I entered pastoral ministry with a simplistic understanding of boundaries and self-care. I thought of both as rules guiding us to do good things and to not do bad things. The problem with this understanding, I discovered, was that the good things and the bad things were not always as straightforward as I had hoped. Despite my best efforts to be a good pastor, wife and mom, I never figured out a way to do all the good things I thought I should be doing. Sometimes my attempts at good things went badly or I got frustrated that other people weren't trying hard enough. I often felt like a failure, even when people said nice things (and especially when they said not-so-nice things). I feared I was a disappointment to God. As you might imagine, I had a lot of feelings along the way, but I tended to either ignore or dismiss them to get on with trying harder to be the pastor I thought I should be. Looking back, I’m painfully aware of how prevalent shame and judgment were for me.
Since my vocational transition, my focus in creating healthy boundaries has shifted to focus on discerning what needs are actually mine to meet. Too often in church ministry, I believed all the needs were mine to meet; sometimes others reinforced that. I judged myself by an impossible metric, and my body and spirit paid the price. Ignoring my experience didn’t change that.
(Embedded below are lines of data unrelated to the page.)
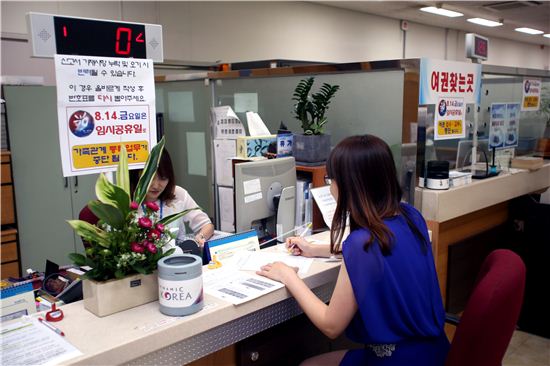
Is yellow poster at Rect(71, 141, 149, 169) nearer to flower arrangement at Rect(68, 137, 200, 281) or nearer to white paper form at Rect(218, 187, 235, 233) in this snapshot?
flower arrangement at Rect(68, 137, 200, 281)

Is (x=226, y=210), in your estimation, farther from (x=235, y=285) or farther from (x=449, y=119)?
(x=235, y=285)

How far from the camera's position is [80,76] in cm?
146

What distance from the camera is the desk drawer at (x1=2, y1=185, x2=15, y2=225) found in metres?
3.48

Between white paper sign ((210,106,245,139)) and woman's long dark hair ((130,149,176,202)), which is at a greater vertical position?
white paper sign ((210,106,245,139))

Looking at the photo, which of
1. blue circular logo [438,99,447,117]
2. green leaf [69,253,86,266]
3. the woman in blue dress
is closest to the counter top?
blue circular logo [438,99,447,117]

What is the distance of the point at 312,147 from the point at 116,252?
54.4 inches

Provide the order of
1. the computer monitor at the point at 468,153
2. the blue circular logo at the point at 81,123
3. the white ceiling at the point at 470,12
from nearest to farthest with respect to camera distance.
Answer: the blue circular logo at the point at 81,123 → the computer monitor at the point at 468,153 → the white ceiling at the point at 470,12

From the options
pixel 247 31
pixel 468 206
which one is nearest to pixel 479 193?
pixel 468 206

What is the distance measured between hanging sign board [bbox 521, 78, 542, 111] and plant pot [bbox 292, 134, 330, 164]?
161 cm

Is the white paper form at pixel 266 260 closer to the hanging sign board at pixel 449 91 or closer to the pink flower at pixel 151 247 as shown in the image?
the pink flower at pixel 151 247

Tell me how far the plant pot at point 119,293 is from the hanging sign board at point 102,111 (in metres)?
0.42

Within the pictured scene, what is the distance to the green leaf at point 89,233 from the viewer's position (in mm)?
1232

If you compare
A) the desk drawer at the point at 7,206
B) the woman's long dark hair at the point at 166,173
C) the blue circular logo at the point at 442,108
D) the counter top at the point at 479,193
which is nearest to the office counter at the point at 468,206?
the counter top at the point at 479,193

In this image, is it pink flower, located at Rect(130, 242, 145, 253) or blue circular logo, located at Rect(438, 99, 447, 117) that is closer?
pink flower, located at Rect(130, 242, 145, 253)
Practicing self-awareness opened up new possibilities as I learned about my needs and my limitations. It empowered me to take seriously my responsibility for responding to my own needs as a means of expanding my capacity to respond to the needs of others in healthy ways. Self-awareness has also helped disentangle my needs (e.g to be helpful, to be appreciated…) from the needs of those I seek to support. It gives me the opportunity to be intentional in what I’m doing and why I’m doing it. As it turns out, self-awareness makes a difference not just to me but to my ministry.
We can all learn a lot through self-awareness, but this practice is often uncomfortable and sometimes painful. Self-compassion allows us to acknowledge our experience and to respond with kindness. It moves us away from shame and judgment and connects us to a sense of care. Compassion reflects a desire for wholeness that is often natural to extend to others. Self-compassion invites us to respond to ourselves in the same way we would respond to someone we love. I think it calls us to see ourselves as God sees us. As we learn to do this, self-care shifts from another obligatory set of behaviors to concrete ways of caring about ourselves, body, mind and spirit.
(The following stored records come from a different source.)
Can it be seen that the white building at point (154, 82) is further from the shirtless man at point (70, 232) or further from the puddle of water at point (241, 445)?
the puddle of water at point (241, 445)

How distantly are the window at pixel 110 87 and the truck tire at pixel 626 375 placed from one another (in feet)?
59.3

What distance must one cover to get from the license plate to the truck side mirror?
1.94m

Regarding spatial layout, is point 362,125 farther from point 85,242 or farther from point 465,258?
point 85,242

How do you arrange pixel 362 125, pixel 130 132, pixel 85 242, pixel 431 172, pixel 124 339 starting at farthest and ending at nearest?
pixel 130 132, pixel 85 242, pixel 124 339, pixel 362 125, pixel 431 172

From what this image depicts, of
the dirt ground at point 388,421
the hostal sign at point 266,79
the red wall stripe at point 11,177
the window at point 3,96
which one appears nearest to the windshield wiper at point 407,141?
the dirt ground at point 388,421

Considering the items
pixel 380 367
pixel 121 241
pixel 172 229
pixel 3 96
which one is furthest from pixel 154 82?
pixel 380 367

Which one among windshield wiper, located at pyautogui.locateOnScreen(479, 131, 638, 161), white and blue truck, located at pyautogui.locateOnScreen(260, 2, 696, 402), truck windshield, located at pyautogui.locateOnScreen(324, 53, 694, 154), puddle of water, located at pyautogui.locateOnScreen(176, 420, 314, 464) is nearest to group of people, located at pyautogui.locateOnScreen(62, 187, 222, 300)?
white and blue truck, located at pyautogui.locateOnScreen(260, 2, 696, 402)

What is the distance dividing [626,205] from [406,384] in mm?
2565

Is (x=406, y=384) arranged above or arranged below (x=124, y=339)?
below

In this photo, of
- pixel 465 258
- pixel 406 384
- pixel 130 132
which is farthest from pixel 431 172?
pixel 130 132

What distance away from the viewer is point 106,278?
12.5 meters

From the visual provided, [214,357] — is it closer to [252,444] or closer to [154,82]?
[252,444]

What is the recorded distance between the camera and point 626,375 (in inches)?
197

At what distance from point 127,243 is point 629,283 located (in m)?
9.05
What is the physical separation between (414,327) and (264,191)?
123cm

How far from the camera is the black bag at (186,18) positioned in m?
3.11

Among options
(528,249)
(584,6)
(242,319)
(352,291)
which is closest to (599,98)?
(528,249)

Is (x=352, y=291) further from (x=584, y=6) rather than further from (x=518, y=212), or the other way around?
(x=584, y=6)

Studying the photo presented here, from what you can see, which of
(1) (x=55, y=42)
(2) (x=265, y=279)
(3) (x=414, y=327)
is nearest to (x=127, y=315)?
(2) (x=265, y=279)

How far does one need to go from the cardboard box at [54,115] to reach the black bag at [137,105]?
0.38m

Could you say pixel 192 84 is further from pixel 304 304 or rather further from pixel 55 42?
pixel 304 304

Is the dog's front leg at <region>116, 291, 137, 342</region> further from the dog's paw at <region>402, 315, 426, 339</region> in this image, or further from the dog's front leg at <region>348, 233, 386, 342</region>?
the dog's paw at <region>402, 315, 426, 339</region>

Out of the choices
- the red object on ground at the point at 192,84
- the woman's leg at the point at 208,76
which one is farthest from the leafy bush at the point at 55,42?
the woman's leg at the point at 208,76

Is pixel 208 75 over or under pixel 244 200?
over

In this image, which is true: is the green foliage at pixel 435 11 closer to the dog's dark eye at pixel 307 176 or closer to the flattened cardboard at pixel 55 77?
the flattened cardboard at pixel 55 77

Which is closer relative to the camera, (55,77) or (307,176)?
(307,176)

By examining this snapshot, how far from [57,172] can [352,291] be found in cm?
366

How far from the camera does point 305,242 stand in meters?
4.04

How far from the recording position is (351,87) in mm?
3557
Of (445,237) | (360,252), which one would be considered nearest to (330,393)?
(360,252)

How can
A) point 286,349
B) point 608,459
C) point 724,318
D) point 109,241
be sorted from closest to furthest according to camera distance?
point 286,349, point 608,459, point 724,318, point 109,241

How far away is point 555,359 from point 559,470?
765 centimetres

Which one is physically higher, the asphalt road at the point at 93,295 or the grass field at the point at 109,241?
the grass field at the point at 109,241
Together, self-awareness and self-compassion give us space to be more fully ourselves. For those of us in ministry, this means embracing our unique God-given gifts, graces and limitations and bringing ourselves to the role of pastor. Wherever and however you are in ministry, my prayer is that you find life and joy in bringing your authentic self to the work to which you are called.
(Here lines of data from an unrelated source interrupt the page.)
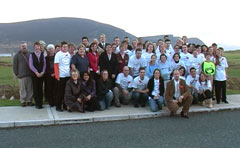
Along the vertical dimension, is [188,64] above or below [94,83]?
above

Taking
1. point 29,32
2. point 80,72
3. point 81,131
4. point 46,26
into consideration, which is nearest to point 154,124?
point 81,131

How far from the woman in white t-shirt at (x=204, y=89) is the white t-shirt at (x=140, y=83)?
182cm

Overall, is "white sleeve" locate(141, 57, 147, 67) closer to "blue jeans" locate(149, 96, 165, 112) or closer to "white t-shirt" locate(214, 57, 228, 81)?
"blue jeans" locate(149, 96, 165, 112)

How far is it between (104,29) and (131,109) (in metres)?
120

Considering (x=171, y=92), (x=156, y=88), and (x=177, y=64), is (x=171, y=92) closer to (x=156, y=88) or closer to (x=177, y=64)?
(x=156, y=88)

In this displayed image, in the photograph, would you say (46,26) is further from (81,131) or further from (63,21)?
(81,131)

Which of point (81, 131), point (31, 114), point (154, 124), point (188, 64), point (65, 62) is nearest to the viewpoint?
point (81, 131)

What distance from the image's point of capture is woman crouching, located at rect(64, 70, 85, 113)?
7.07 metres

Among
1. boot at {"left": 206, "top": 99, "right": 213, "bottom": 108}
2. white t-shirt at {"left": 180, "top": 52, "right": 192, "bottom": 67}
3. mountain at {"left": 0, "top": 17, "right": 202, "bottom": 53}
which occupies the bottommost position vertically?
boot at {"left": 206, "top": 99, "right": 213, "bottom": 108}

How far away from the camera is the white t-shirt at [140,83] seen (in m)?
7.97

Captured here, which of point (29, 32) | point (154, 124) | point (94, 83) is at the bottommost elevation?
point (154, 124)

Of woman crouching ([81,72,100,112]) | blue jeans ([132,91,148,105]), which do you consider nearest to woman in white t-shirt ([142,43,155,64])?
blue jeans ([132,91,148,105])

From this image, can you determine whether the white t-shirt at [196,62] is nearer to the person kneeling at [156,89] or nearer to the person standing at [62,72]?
the person kneeling at [156,89]

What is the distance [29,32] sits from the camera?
111500 millimetres
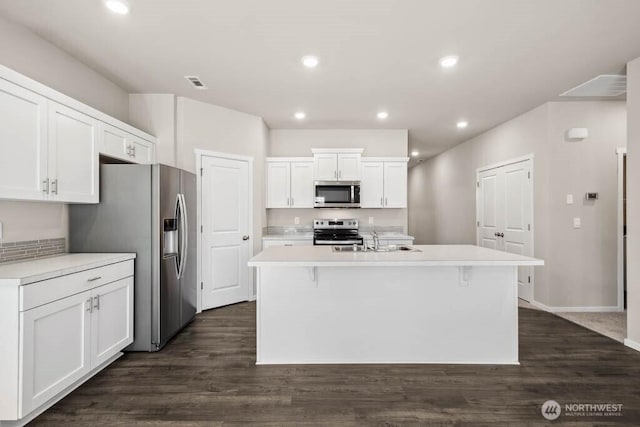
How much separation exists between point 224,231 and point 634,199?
4.42 m

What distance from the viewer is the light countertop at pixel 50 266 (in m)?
1.84

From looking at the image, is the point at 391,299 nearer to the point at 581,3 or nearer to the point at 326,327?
the point at 326,327

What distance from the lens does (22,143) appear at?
7.04 feet

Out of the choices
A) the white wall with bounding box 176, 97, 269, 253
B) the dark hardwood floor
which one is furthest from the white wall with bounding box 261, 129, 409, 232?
the dark hardwood floor

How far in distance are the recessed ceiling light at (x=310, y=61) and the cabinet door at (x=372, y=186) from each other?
7.65ft

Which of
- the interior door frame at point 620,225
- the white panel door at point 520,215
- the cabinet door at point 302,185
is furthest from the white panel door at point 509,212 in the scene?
the cabinet door at point 302,185

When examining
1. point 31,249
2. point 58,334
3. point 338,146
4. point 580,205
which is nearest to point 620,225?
point 580,205

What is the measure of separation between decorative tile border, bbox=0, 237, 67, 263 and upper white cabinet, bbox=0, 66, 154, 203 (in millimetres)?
433

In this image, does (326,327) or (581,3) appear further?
(326,327)

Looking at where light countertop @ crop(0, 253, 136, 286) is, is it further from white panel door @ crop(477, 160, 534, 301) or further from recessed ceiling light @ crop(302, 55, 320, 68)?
white panel door @ crop(477, 160, 534, 301)

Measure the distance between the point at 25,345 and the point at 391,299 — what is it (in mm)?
2438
To learn more, explore Dr. Kristin Neff’s work on self-compassion ( https://self-compassion.org/ ) and Brené Brown’s work on shame and compassion, particularly her book The Gifts of Imperfection: Let Go of Who You Think You're Supposed to Be and Embrace Who You Are. To foster a self-compassion practice, check out Insight Timer or Calm apps. For personal growth, consider work with a therapist or spiritual director.